ENTRIES SHOWN:
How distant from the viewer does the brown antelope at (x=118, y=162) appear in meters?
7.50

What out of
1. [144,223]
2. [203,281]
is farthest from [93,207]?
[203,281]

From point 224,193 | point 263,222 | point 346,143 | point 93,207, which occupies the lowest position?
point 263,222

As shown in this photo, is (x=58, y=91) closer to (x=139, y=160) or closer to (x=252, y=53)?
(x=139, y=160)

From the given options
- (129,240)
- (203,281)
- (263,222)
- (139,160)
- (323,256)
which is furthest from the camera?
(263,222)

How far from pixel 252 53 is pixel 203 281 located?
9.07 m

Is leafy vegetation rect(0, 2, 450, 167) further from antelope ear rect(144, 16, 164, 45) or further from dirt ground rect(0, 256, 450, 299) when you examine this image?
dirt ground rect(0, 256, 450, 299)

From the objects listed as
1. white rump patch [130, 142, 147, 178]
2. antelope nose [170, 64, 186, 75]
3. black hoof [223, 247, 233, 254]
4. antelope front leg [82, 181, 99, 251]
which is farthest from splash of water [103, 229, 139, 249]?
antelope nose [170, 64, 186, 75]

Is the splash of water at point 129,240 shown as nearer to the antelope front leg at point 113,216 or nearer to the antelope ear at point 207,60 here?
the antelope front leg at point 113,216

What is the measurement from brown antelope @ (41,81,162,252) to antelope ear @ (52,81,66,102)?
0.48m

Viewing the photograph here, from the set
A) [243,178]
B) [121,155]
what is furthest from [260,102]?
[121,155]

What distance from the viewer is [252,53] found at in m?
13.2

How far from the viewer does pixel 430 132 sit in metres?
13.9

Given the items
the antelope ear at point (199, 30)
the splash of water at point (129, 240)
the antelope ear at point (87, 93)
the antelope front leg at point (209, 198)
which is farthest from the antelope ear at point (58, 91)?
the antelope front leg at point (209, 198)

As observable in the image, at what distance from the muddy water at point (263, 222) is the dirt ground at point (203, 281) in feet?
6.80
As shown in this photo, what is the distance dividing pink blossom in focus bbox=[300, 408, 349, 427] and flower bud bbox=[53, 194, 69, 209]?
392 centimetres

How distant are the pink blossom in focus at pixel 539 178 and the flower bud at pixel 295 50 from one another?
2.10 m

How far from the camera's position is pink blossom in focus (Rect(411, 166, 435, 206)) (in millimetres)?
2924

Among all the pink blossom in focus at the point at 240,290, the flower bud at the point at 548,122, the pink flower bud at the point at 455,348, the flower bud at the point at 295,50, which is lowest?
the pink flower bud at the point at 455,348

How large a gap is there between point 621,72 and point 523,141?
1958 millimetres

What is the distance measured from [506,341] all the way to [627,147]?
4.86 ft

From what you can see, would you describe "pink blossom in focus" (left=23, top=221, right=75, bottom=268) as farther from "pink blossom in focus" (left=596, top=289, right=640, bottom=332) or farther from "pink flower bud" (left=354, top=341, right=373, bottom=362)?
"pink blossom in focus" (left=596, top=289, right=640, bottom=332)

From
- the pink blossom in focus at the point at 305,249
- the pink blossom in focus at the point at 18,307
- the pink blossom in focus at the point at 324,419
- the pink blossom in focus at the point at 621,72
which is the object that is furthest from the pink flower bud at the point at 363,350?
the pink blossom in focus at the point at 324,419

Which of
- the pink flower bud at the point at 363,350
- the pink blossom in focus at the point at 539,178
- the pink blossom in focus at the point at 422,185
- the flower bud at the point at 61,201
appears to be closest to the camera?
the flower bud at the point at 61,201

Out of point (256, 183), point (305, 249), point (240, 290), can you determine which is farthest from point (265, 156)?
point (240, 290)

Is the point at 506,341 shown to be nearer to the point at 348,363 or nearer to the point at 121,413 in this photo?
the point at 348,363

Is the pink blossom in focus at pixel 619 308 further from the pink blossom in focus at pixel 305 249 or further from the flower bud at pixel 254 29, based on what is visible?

WHAT IS REQUIRED: Write all of the records out again exactly.

FINAL RESULT:
How distant from the viewer does the brown antelope at (x=118, y=162) appear in meters?
7.50

What out of
1. [144,223]
2. [203,281]
is farthest from [93,207]?
[203,281]

From point 224,193 | point 263,222 | point 346,143 | point 93,207, which occupies the lowest position?
point 263,222

As shown in this photo, is (x=58, y=91) closer to (x=139, y=160) or closer to (x=252, y=53)?
(x=139, y=160)

From the given options
- (129,240)
- (203,281)
- (263,222)
- (139,160)
- (323,256)
which is furthest from the camera?
(263,222)

How far from pixel 252 53 is pixel 203 281 located?
9.07 m

Is leafy vegetation rect(0, 2, 450, 167) further from antelope ear rect(144, 16, 164, 45) or further from dirt ground rect(0, 256, 450, 299) when you examine this image?
dirt ground rect(0, 256, 450, 299)

From the objects listed as
1. white rump patch [130, 142, 147, 178]
2. antelope nose [170, 64, 186, 75]
3. black hoof [223, 247, 233, 254]
4. antelope front leg [82, 181, 99, 251]
which is farthest from splash of water [103, 229, 139, 249]?
antelope nose [170, 64, 186, 75]

Is the splash of water at point 129,240 shown as nearer to the antelope front leg at point 113,216 or nearer to the antelope ear at point 207,60 here?
the antelope front leg at point 113,216

What is the measurement from brown antelope @ (41,81,162,252) to antelope ear @ (52,81,66,102)?
0.48m

Viewing the photograph here, from the set
A) [243,178]
B) [121,155]
what is furthest from [260,102]?
[121,155]

What distance from the viewer is [252,53] found at in m?
13.2

How far from the viewer does pixel 430 132 sit in metres?
13.9

Given the items
the antelope ear at point (199, 30)
the splash of water at point (129, 240)
the antelope ear at point (87, 93)
the antelope front leg at point (209, 198)
which is farthest from the antelope ear at point (58, 91)?
the antelope front leg at point (209, 198)

As observable in the image, at what distance from the muddy water at point (263, 222) is the dirt ground at point (203, 281) in feet?
6.80
As shown in this photo, what is the distance dividing pink blossom in focus bbox=[300, 408, 349, 427] and flower bud bbox=[53, 194, 69, 209]?
392 centimetres

How distant are the pink blossom in focus at pixel 539 178 and the flower bud at pixel 295 50 from one another?
2.10 m

How far from the camera's position is pink blossom in focus (Rect(411, 166, 435, 206)) (in millimetres)?
2924

Among all the pink blossom in focus at the point at 240,290, the flower bud at the point at 548,122, the pink flower bud at the point at 455,348, the flower bud at the point at 295,50, which is lowest?
the pink flower bud at the point at 455,348

How large a gap is there between point 621,72 and point 523,141?
1958 millimetres

What is the distance measured from [506,341] all the way to [627,147]?
4.86 ft

From what you can see, would you describe "pink blossom in focus" (left=23, top=221, right=75, bottom=268) as farther from "pink blossom in focus" (left=596, top=289, right=640, bottom=332) or farther from "pink flower bud" (left=354, top=341, right=373, bottom=362)?
"pink blossom in focus" (left=596, top=289, right=640, bottom=332)

From
- the pink blossom in focus at the point at 305,249
- the pink blossom in focus at the point at 18,307
- the pink blossom in focus at the point at 324,419
- the pink blossom in focus at the point at 621,72
which is the object that is furthest from the pink flower bud at the point at 363,350?
the pink blossom in focus at the point at 324,419

Which of
- the pink flower bud at the point at 363,350
- the pink blossom in focus at the point at 539,178
- the pink blossom in focus at the point at 422,185
- the flower bud at the point at 61,201
appears to be closest to the camera?
the flower bud at the point at 61,201

Out of point (256, 183), point (305, 249), point (240, 290), can you determine which is farthest from point (265, 156)?
point (240, 290)

Is the point at 506,341 shown to be nearer to the point at 348,363 or nearer to the point at 121,413 in this photo?
the point at 348,363

Is the pink blossom in focus at pixel 619 308 further from the pink blossom in focus at pixel 305 249 or further from the flower bud at pixel 254 29, based on what is visible?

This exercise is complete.